▶ [Given passage]

<<<<

League of Legends tournaments 2026 run from January regional openers through First Stand, MSI, the summer Worlds race, and the World Championship itself. This guide covers the full 2026 calendar with dates, formats, qualification paths, and watch options.
For most fans, the season breaks down into four checkpoints: early Split 1 events in January to March, First Stand in March, MSI from June 28 to July 12, and Worlds from October 15 to November 14. If you only want the headline version of the League of Legends esports schedule, those are the dates that matter most.
- January to March, regional Split 1 events decide the First Stand field
- March 16 to March 22, First Stand takes place in São Paulo
- June 28 to July 12, MSI takes place in Daejeon
- October 15 to November 14, Worlds takes place across Los Angeles, Allen, and Brooklyn

2026 League of Legends tournaments by month
If you prefer a simpler view than a full table, here is the 2026 League of Legends tournament calendar by month. This is the fastest way to understand when each part of the season actually matters.

>>>>

Records held in a dataset
<<<<

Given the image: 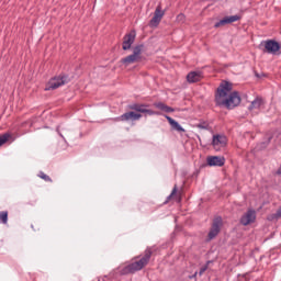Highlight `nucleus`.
Listing matches in <instances>:
<instances>
[{
    "mask_svg": "<svg viewBox=\"0 0 281 281\" xmlns=\"http://www.w3.org/2000/svg\"><path fill=\"white\" fill-rule=\"evenodd\" d=\"M233 90L234 83L232 81L222 80L215 90V106H220V109H227V111H232L233 109H236V106H240V102H243L240 92Z\"/></svg>",
    "mask_w": 281,
    "mask_h": 281,
    "instance_id": "obj_1",
    "label": "nucleus"
},
{
    "mask_svg": "<svg viewBox=\"0 0 281 281\" xmlns=\"http://www.w3.org/2000/svg\"><path fill=\"white\" fill-rule=\"evenodd\" d=\"M150 104L148 103H132L127 105L128 112H125L119 117L112 119L113 122H137L142 120L143 115H161L160 111H154L148 109ZM143 114V115H142Z\"/></svg>",
    "mask_w": 281,
    "mask_h": 281,
    "instance_id": "obj_2",
    "label": "nucleus"
},
{
    "mask_svg": "<svg viewBox=\"0 0 281 281\" xmlns=\"http://www.w3.org/2000/svg\"><path fill=\"white\" fill-rule=\"evenodd\" d=\"M150 258H153V248L147 247L145 249L144 256L138 261H134L121 269L120 276H128L131 273H137V271H142V269H144V267L150 262Z\"/></svg>",
    "mask_w": 281,
    "mask_h": 281,
    "instance_id": "obj_3",
    "label": "nucleus"
},
{
    "mask_svg": "<svg viewBox=\"0 0 281 281\" xmlns=\"http://www.w3.org/2000/svg\"><path fill=\"white\" fill-rule=\"evenodd\" d=\"M144 44H138L133 47V54L122 58L120 60L121 65L128 67V65H133L134 63H142V60H146L144 56H142V52L145 49Z\"/></svg>",
    "mask_w": 281,
    "mask_h": 281,
    "instance_id": "obj_4",
    "label": "nucleus"
},
{
    "mask_svg": "<svg viewBox=\"0 0 281 281\" xmlns=\"http://www.w3.org/2000/svg\"><path fill=\"white\" fill-rule=\"evenodd\" d=\"M259 49L262 54H271L272 56H280L281 43L277 40H266L259 44Z\"/></svg>",
    "mask_w": 281,
    "mask_h": 281,
    "instance_id": "obj_5",
    "label": "nucleus"
},
{
    "mask_svg": "<svg viewBox=\"0 0 281 281\" xmlns=\"http://www.w3.org/2000/svg\"><path fill=\"white\" fill-rule=\"evenodd\" d=\"M69 82H71V78H69V75L61 72L58 76L49 79V81L45 86L44 91H55V89L63 87V85H69Z\"/></svg>",
    "mask_w": 281,
    "mask_h": 281,
    "instance_id": "obj_6",
    "label": "nucleus"
},
{
    "mask_svg": "<svg viewBox=\"0 0 281 281\" xmlns=\"http://www.w3.org/2000/svg\"><path fill=\"white\" fill-rule=\"evenodd\" d=\"M223 229V217L221 215L215 216L213 218V222L211 224L209 234L205 238V243H212L221 234V231Z\"/></svg>",
    "mask_w": 281,
    "mask_h": 281,
    "instance_id": "obj_7",
    "label": "nucleus"
},
{
    "mask_svg": "<svg viewBox=\"0 0 281 281\" xmlns=\"http://www.w3.org/2000/svg\"><path fill=\"white\" fill-rule=\"evenodd\" d=\"M223 168L225 166V157L224 156H207L206 164L201 165L200 168Z\"/></svg>",
    "mask_w": 281,
    "mask_h": 281,
    "instance_id": "obj_8",
    "label": "nucleus"
},
{
    "mask_svg": "<svg viewBox=\"0 0 281 281\" xmlns=\"http://www.w3.org/2000/svg\"><path fill=\"white\" fill-rule=\"evenodd\" d=\"M211 146H213L216 153L221 151V148L227 146V136L223 134H214L212 137Z\"/></svg>",
    "mask_w": 281,
    "mask_h": 281,
    "instance_id": "obj_9",
    "label": "nucleus"
},
{
    "mask_svg": "<svg viewBox=\"0 0 281 281\" xmlns=\"http://www.w3.org/2000/svg\"><path fill=\"white\" fill-rule=\"evenodd\" d=\"M165 14L166 11L161 10V4H158L154 12V16L148 23L149 27H159V24L161 23V20L164 19Z\"/></svg>",
    "mask_w": 281,
    "mask_h": 281,
    "instance_id": "obj_10",
    "label": "nucleus"
},
{
    "mask_svg": "<svg viewBox=\"0 0 281 281\" xmlns=\"http://www.w3.org/2000/svg\"><path fill=\"white\" fill-rule=\"evenodd\" d=\"M239 223L244 227L251 225V223H256V210L248 209L247 212L239 218Z\"/></svg>",
    "mask_w": 281,
    "mask_h": 281,
    "instance_id": "obj_11",
    "label": "nucleus"
},
{
    "mask_svg": "<svg viewBox=\"0 0 281 281\" xmlns=\"http://www.w3.org/2000/svg\"><path fill=\"white\" fill-rule=\"evenodd\" d=\"M240 19H243V16L239 14L226 15L223 19H221L218 22H216L214 24V27L218 29V27H223L225 25H232V23H236V21H240Z\"/></svg>",
    "mask_w": 281,
    "mask_h": 281,
    "instance_id": "obj_12",
    "label": "nucleus"
},
{
    "mask_svg": "<svg viewBox=\"0 0 281 281\" xmlns=\"http://www.w3.org/2000/svg\"><path fill=\"white\" fill-rule=\"evenodd\" d=\"M164 117L167 119V122L171 126V131H176L177 133H186V128H183V126H181V124H179L175 119L167 114H164Z\"/></svg>",
    "mask_w": 281,
    "mask_h": 281,
    "instance_id": "obj_13",
    "label": "nucleus"
},
{
    "mask_svg": "<svg viewBox=\"0 0 281 281\" xmlns=\"http://www.w3.org/2000/svg\"><path fill=\"white\" fill-rule=\"evenodd\" d=\"M202 78H203V72L191 71L187 75V82H190V85H193L194 82H201Z\"/></svg>",
    "mask_w": 281,
    "mask_h": 281,
    "instance_id": "obj_14",
    "label": "nucleus"
},
{
    "mask_svg": "<svg viewBox=\"0 0 281 281\" xmlns=\"http://www.w3.org/2000/svg\"><path fill=\"white\" fill-rule=\"evenodd\" d=\"M153 106L162 111V113H175V108L164 103V102H154Z\"/></svg>",
    "mask_w": 281,
    "mask_h": 281,
    "instance_id": "obj_15",
    "label": "nucleus"
},
{
    "mask_svg": "<svg viewBox=\"0 0 281 281\" xmlns=\"http://www.w3.org/2000/svg\"><path fill=\"white\" fill-rule=\"evenodd\" d=\"M280 218H281V206H279L276 213L267 215V221H269V223H278Z\"/></svg>",
    "mask_w": 281,
    "mask_h": 281,
    "instance_id": "obj_16",
    "label": "nucleus"
},
{
    "mask_svg": "<svg viewBox=\"0 0 281 281\" xmlns=\"http://www.w3.org/2000/svg\"><path fill=\"white\" fill-rule=\"evenodd\" d=\"M265 104V99L262 97H257L249 105V111H254V109H260Z\"/></svg>",
    "mask_w": 281,
    "mask_h": 281,
    "instance_id": "obj_17",
    "label": "nucleus"
},
{
    "mask_svg": "<svg viewBox=\"0 0 281 281\" xmlns=\"http://www.w3.org/2000/svg\"><path fill=\"white\" fill-rule=\"evenodd\" d=\"M136 37H137V32L135 30H132L130 33H126L124 35L123 41H125L130 45H133V43H135Z\"/></svg>",
    "mask_w": 281,
    "mask_h": 281,
    "instance_id": "obj_18",
    "label": "nucleus"
},
{
    "mask_svg": "<svg viewBox=\"0 0 281 281\" xmlns=\"http://www.w3.org/2000/svg\"><path fill=\"white\" fill-rule=\"evenodd\" d=\"M177 194H179V187H177V184H175L171 193L167 196L166 201L164 202V205H168V203H170V201H172V199H177Z\"/></svg>",
    "mask_w": 281,
    "mask_h": 281,
    "instance_id": "obj_19",
    "label": "nucleus"
},
{
    "mask_svg": "<svg viewBox=\"0 0 281 281\" xmlns=\"http://www.w3.org/2000/svg\"><path fill=\"white\" fill-rule=\"evenodd\" d=\"M12 139V134L11 133H4L0 135V147L3 146L4 144H8Z\"/></svg>",
    "mask_w": 281,
    "mask_h": 281,
    "instance_id": "obj_20",
    "label": "nucleus"
},
{
    "mask_svg": "<svg viewBox=\"0 0 281 281\" xmlns=\"http://www.w3.org/2000/svg\"><path fill=\"white\" fill-rule=\"evenodd\" d=\"M196 128H201L202 131H210V123H207V121H201L196 124Z\"/></svg>",
    "mask_w": 281,
    "mask_h": 281,
    "instance_id": "obj_21",
    "label": "nucleus"
},
{
    "mask_svg": "<svg viewBox=\"0 0 281 281\" xmlns=\"http://www.w3.org/2000/svg\"><path fill=\"white\" fill-rule=\"evenodd\" d=\"M0 223L8 225V211L0 212Z\"/></svg>",
    "mask_w": 281,
    "mask_h": 281,
    "instance_id": "obj_22",
    "label": "nucleus"
},
{
    "mask_svg": "<svg viewBox=\"0 0 281 281\" xmlns=\"http://www.w3.org/2000/svg\"><path fill=\"white\" fill-rule=\"evenodd\" d=\"M131 47H133V44H128V42H125L123 40V43H122V49L123 52H128V49H131Z\"/></svg>",
    "mask_w": 281,
    "mask_h": 281,
    "instance_id": "obj_23",
    "label": "nucleus"
},
{
    "mask_svg": "<svg viewBox=\"0 0 281 281\" xmlns=\"http://www.w3.org/2000/svg\"><path fill=\"white\" fill-rule=\"evenodd\" d=\"M177 23H186V14L180 13L176 18Z\"/></svg>",
    "mask_w": 281,
    "mask_h": 281,
    "instance_id": "obj_24",
    "label": "nucleus"
},
{
    "mask_svg": "<svg viewBox=\"0 0 281 281\" xmlns=\"http://www.w3.org/2000/svg\"><path fill=\"white\" fill-rule=\"evenodd\" d=\"M38 177H40V179H43L44 181L52 182V178H49V176L45 175V172H43V171H40Z\"/></svg>",
    "mask_w": 281,
    "mask_h": 281,
    "instance_id": "obj_25",
    "label": "nucleus"
},
{
    "mask_svg": "<svg viewBox=\"0 0 281 281\" xmlns=\"http://www.w3.org/2000/svg\"><path fill=\"white\" fill-rule=\"evenodd\" d=\"M209 266H210V261H207L204 266H202L200 268L199 276H203Z\"/></svg>",
    "mask_w": 281,
    "mask_h": 281,
    "instance_id": "obj_26",
    "label": "nucleus"
},
{
    "mask_svg": "<svg viewBox=\"0 0 281 281\" xmlns=\"http://www.w3.org/2000/svg\"><path fill=\"white\" fill-rule=\"evenodd\" d=\"M254 74H255V77L256 78H268L269 77V75H267V74H265V72H258V71H254Z\"/></svg>",
    "mask_w": 281,
    "mask_h": 281,
    "instance_id": "obj_27",
    "label": "nucleus"
},
{
    "mask_svg": "<svg viewBox=\"0 0 281 281\" xmlns=\"http://www.w3.org/2000/svg\"><path fill=\"white\" fill-rule=\"evenodd\" d=\"M198 175H201V169H196V170L193 172V177H196Z\"/></svg>",
    "mask_w": 281,
    "mask_h": 281,
    "instance_id": "obj_28",
    "label": "nucleus"
},
{
    "mask_svg": "<svg viewBox=\"0 0 281 281\" xmlns=\"http://www.w3.org/2000/svg\"><path fill=\"white\" fill-rule=\"evenodd\" d=\"M56 131H57L58 135H60V137H63V134L60 133V126H57Z\"/></svg>",
    "mask_w": 281,
    "mask_h": 281,
    "instance_id": "obj_29",
    "label": "nucleus"
},
{
    "mask_svg": "<svg viewBox=\"0 0 281 281\" xmlns=\"http://www.w3.org/2000/svg\"><path fill=\"white\" fill-rule=\"evenodd\" d=\"M178 203H181V195L178 196Z\"/></svg>",
    "mask_w": 281,
    "mask_h": 281,
    "instance_id": "obj_30",
    "label": "nucleus"
},
{
    "mask_svg": "<svg viewBox=\"0 0 281 281\" xmlns=\"http://www.w3.org/2000/svg\"><path fill=\"white\" fill-rule=\"evenodd\" d=\"M137 258H139V257H135L134 260H137Z\"/></svg>",
    "mask_w": 281,
    "mask_h": 281,
    "instance_id": "obj_31",
    "label": "nucleus"
}]
</instances>
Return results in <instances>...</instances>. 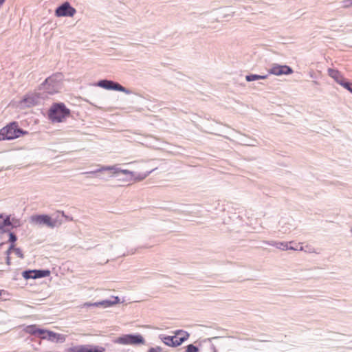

>>>>

▶ [What to work on]
• a. In the 2026 League of Legends tournament guide, in which city does MSI take place?
• b. Print everything in the 2026 League of Legends tournament guide from "League of Legends tournaments 2026" down to "that matter most.".
• c. Carry on the 2026 League of Legends tournament guide from where it stops.

▶ [Expected outputs]
• a. Daejeon

• b.
League of Legends tournaments 2026 run from January regional openers through First Stand, MSI, the summer Worlds race, and the World Championship itself. This guide covers the full 2026 calendar with dates, formats, qualification paths, and watch options.
For most fans, the season breaks down into four checkpoints: early Split 1 events in January to March, First Stand in March, MSI from June 28 to July 12, and Worlds from October 15 to November 14. If you only want the headline version of the League of Legends esports schedule, those are the dates that matter most.

• c.
- January: LCK and LPL start on January 14, LCP starts on January 16, LEC and CBLOL start on January 17, and LCS starts on January 24.
- February: Split 1 continues across every major region, with First Stand qualification taking shape.
- March: Split 1 wraps up, the Americas Cup runs from March 4 to March 8, and First Stand runs from March 16 to March 22.
- April to June: Split 2 decides MSI qualification across the major leagues.
- June to July: MSI runs from June 28 to July 12, then the Esports World Cup follows from July 15 to July 19.
- July to September: Split 3 and summer competition shape the Worlds field.
- October to November: Worlds runs from October 15 to November 14 across Los Angeles, Allen, and Brooklyn.
League of Legends tournaments 2026 calendar
This League of Legends tournament calendar is built for readers who want the whole year in one place. It covers Riot's official path to First Stand, MSI, and Worlds, plus the biggest extra event on the calendar, the Esports World Cup.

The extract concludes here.